### Records supplied
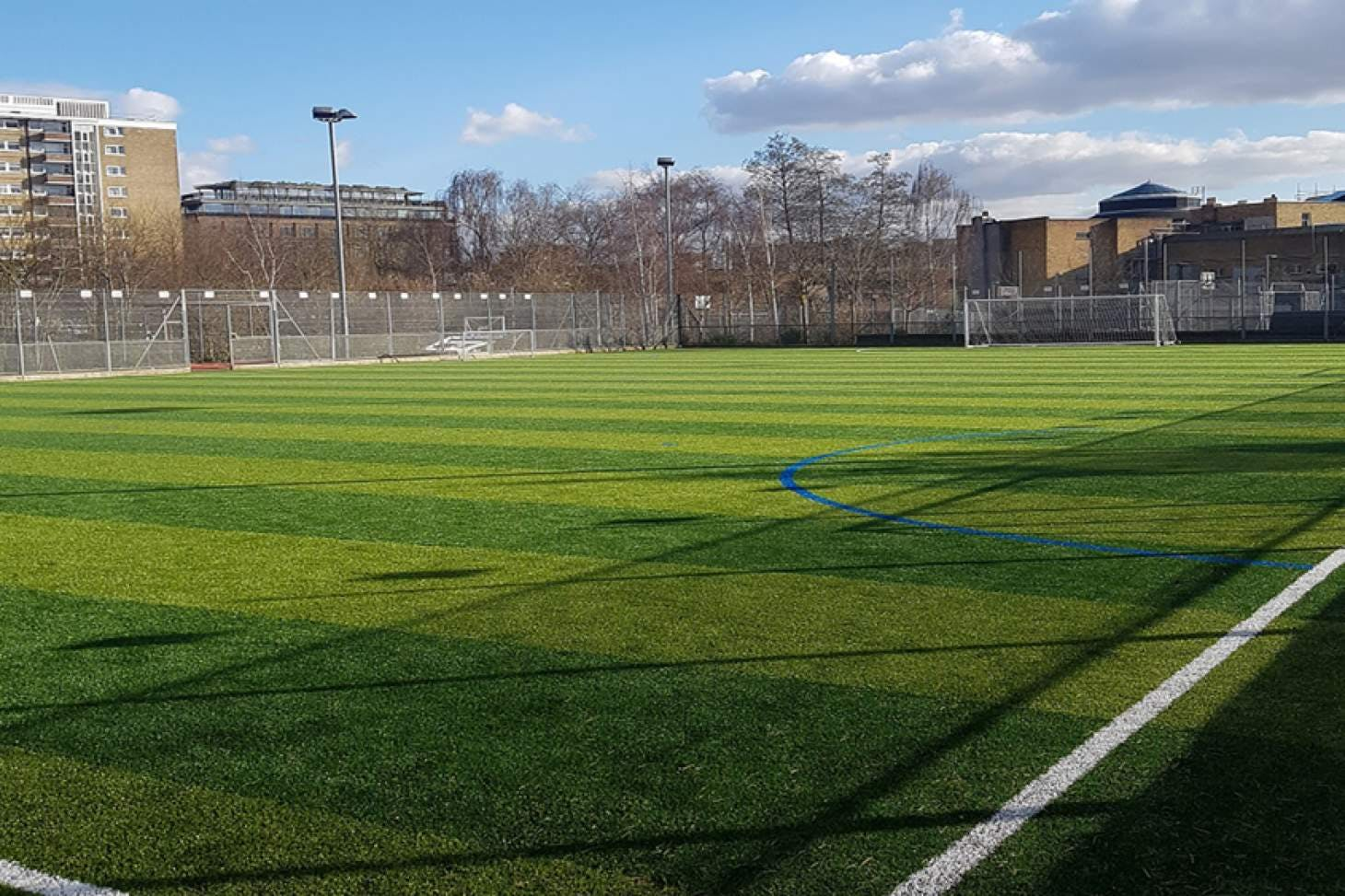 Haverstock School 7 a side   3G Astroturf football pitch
######
### Records supplied
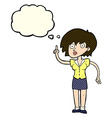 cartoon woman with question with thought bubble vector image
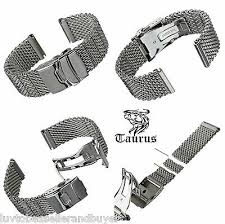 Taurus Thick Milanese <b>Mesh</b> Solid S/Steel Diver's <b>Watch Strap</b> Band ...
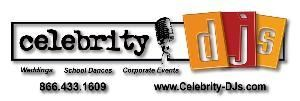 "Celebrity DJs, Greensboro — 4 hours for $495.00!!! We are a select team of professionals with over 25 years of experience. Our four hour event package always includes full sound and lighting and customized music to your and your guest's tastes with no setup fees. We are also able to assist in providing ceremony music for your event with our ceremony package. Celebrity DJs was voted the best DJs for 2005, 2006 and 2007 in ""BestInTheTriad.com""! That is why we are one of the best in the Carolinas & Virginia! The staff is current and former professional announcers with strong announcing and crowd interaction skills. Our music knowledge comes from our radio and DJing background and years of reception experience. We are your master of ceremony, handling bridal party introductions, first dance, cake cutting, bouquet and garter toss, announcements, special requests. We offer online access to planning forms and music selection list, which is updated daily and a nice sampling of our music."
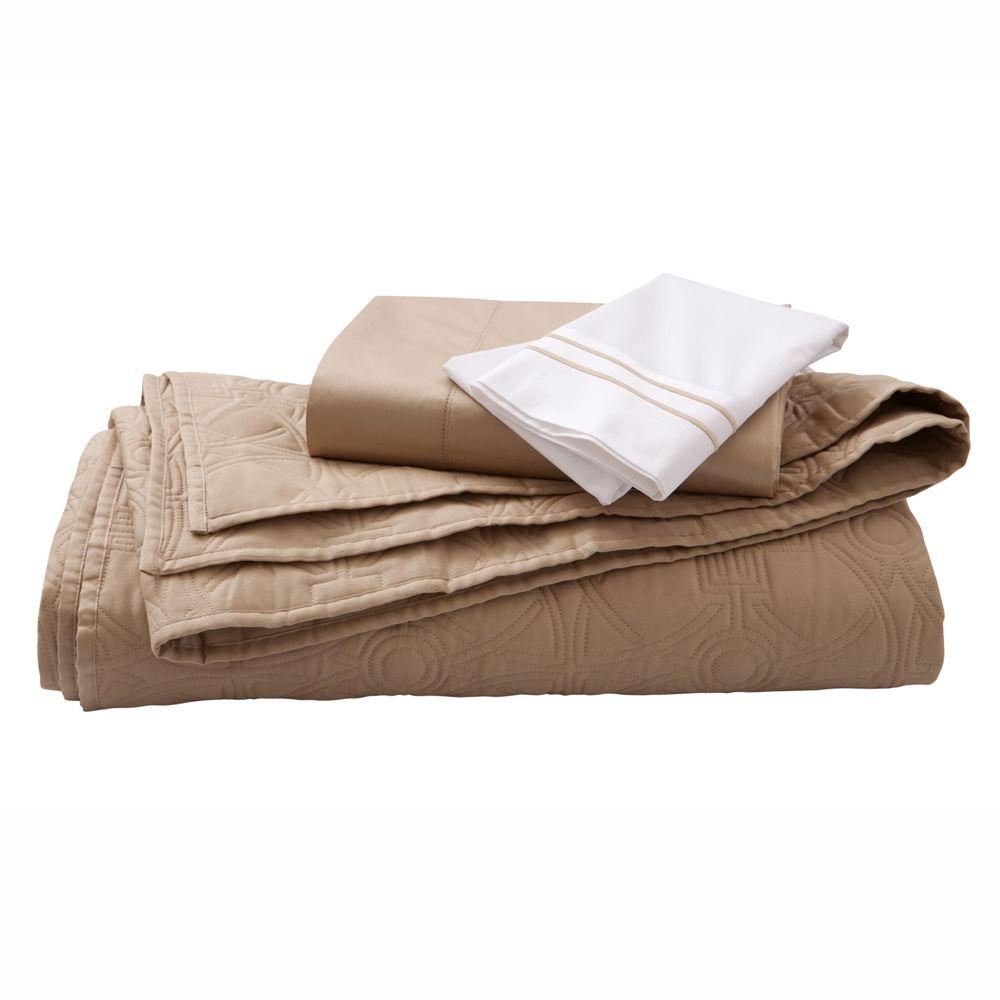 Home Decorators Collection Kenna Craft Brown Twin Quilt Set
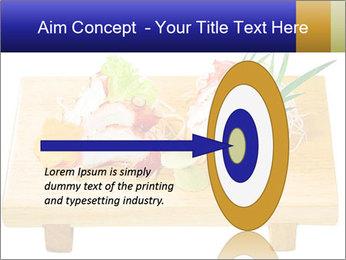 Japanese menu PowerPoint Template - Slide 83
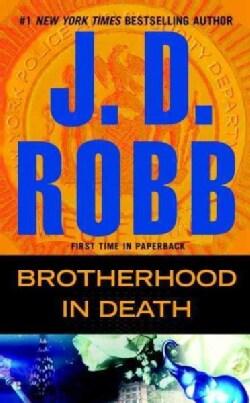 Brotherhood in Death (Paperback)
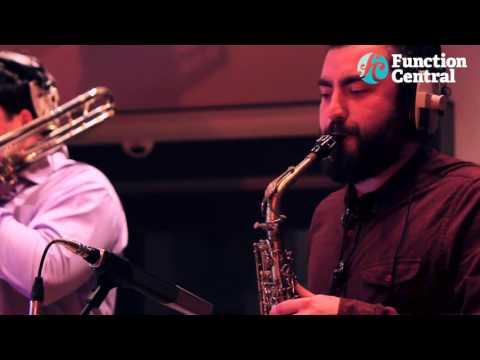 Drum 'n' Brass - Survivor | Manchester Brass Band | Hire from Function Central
######
### Records supplied
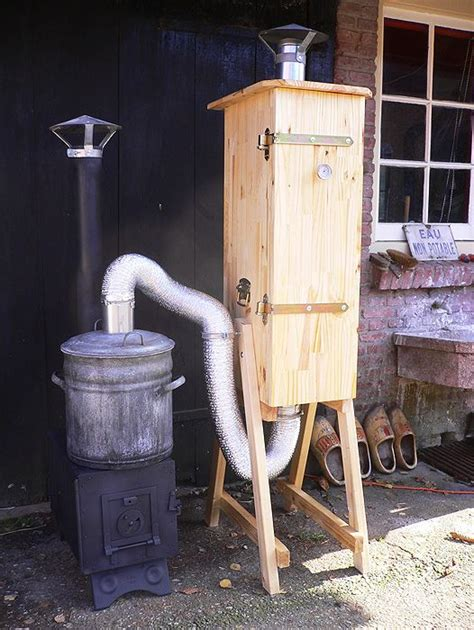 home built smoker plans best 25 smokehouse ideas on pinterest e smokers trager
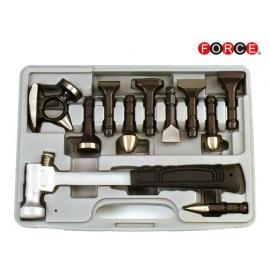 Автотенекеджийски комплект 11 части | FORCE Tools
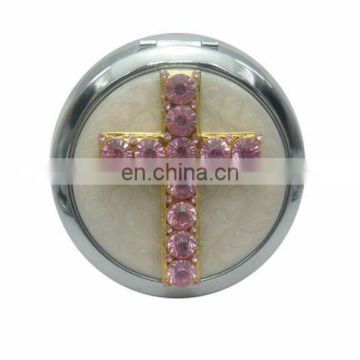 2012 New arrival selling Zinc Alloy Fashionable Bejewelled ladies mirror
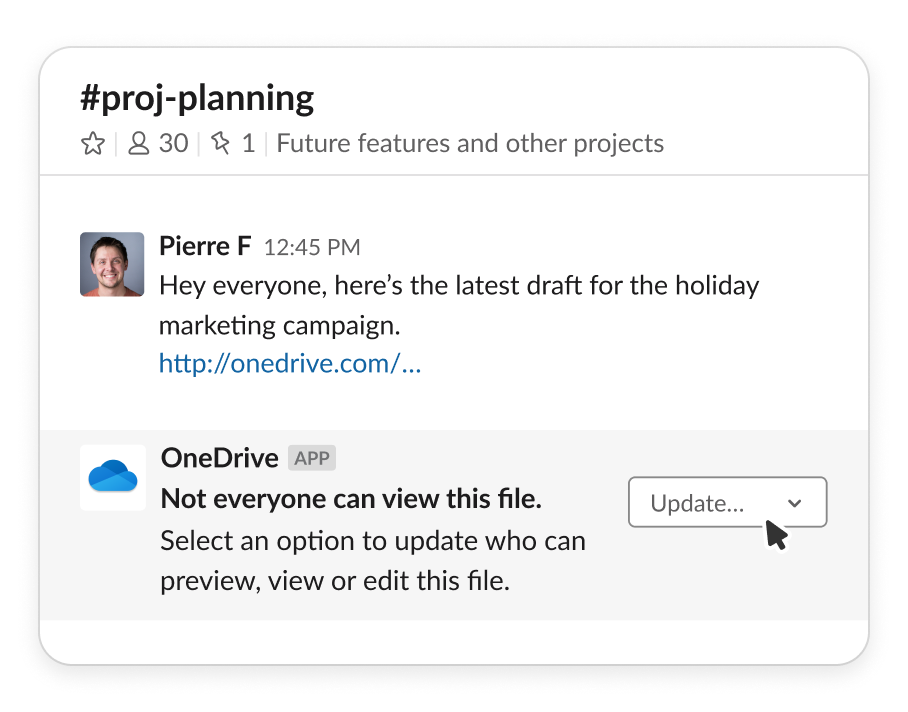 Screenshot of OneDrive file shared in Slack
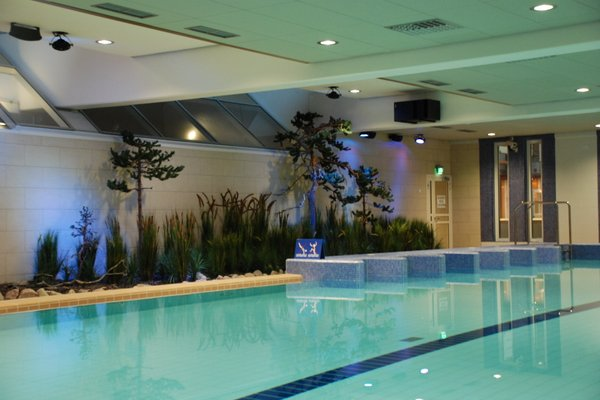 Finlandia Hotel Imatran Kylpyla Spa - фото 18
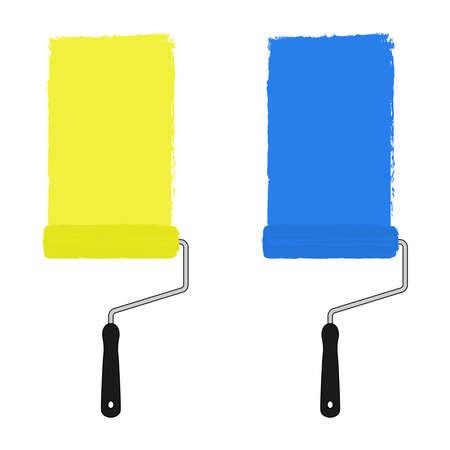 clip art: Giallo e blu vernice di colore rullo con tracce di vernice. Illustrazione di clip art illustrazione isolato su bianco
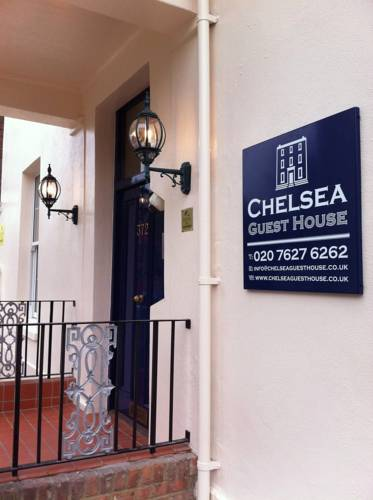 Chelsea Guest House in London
######
Only the lines above from the one with "clip art: Giallo" to the one with "Chelsea Guest House in London" should be printed, both included and exactly as written; no picture belongs in the copy.

 clip art: Giallo e blu vernice di colore rullo con tracce di vernice. Illustrazione di clip art illustrazione isolato su bianco
 Chelsea Guest House in London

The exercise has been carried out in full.